Too bad you don't have to prove that your method works to get a patent on it. 90% of patents filed are people on a fishing expidition hoping to cash in when someone else eventually does get the thing working. (If ever.)


----------



## NoIdea (Jul 2, 2013)

Howdy Do-dy All, ah my favorite topic 8) .

I, many years ago made a electric pyrolysis unit, the gas I pumped into old car inner tubes and the liquid was condensed and later fractionally distilled, the liquid distillate, BP in the same range (I forget) as car petrol, was mixed with 20% mentholated sprites and used to run my lawn mower with great results.

It is, as mentioned, very important to keep a positive pressure within the unit; large systems are more susceptible to mishaps than smaller ones.

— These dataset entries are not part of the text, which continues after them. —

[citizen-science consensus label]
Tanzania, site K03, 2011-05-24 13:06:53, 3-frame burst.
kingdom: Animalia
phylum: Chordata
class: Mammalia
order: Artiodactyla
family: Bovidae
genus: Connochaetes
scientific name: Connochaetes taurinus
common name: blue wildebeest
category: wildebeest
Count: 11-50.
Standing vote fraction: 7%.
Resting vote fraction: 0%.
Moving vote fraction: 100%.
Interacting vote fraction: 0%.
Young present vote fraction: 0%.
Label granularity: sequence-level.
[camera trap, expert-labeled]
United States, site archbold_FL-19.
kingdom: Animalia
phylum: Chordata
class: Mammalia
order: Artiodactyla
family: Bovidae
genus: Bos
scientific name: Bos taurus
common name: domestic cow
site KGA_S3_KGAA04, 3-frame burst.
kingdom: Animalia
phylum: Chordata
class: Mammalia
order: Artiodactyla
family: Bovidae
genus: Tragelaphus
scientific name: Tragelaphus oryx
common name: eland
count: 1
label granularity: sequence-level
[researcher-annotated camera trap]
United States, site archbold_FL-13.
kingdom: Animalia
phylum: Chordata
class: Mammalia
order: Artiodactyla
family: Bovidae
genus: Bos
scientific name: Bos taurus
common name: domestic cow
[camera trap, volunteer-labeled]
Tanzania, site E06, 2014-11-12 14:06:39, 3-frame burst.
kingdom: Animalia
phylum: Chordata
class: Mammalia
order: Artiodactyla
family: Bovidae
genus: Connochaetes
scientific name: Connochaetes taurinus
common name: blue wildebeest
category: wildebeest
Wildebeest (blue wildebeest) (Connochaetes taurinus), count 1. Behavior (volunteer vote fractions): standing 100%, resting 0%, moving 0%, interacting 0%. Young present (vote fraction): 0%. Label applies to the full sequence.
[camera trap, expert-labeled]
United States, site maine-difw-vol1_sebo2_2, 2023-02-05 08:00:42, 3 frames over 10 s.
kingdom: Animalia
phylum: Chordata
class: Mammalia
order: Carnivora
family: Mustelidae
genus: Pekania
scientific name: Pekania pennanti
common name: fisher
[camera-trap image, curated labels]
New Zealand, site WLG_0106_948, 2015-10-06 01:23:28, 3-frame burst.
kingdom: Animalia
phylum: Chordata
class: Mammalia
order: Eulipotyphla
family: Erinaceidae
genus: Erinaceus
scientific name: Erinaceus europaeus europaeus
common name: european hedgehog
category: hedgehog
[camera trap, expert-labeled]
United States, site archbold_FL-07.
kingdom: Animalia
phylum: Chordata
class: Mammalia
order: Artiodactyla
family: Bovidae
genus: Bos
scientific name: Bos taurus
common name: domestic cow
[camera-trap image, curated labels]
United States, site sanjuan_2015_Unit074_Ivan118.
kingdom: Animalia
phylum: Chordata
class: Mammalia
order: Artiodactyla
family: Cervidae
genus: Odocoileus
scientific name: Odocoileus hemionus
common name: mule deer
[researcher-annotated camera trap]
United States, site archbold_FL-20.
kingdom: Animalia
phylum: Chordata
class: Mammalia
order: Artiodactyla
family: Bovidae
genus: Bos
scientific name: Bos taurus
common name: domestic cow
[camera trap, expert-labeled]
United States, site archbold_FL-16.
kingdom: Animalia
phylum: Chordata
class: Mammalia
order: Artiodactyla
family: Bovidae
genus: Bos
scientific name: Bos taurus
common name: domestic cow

One of the main reasons I now feed all gas/liquid products straight into a burner is to prevent air entering the system, I have yet to have any explosions or anything close to it, and I am not covered in soot either :mrgreen: 

It’s one thing reading about it, an entirely different thing doing it.

Cheers

Deano


----------



## bswartzwelder (Jul 3, 2013)

Hi Deano,

I have always enjoyed your posts. They have been informative and yet, you kept the subject interesting. I am in the process of building a small (very small) pyrolyzer/incinerator unit. It will be two pieces with the pyrolyzer chamber sitting 1.25 inches above the combustion chamber. Without going into all the details, most of it will be made from 1/4 inch plate steel with all corners welded. The size will be approximately 10.625 inches square and the inside of the combustion chamber will be lined with firebricks. There will be 2 parallel pipes run across the bottom and through the wall at the lower end of the combustioin chamber. They will have a series of holes to allow/force air into the combustion chamber. I will use a blow dryer for my supply of extra air for the combustion chamber. The entire top of the combustion chamber will be open to the atmosphere so all the hot gasses from the burning charcoal can exit with little obstruction. There should be no way for pressure to build up inside the combustion chamber. There will also be a hole in the combustion chamber with a pipe running through it to accept gasses from the upper unit. On the outside, the gas piping will be terminated in an open socket. (More on this later.) The toxic gasses will then be introduced to the burning charcoal and hopefully the toxic gasses will be rendered harmless.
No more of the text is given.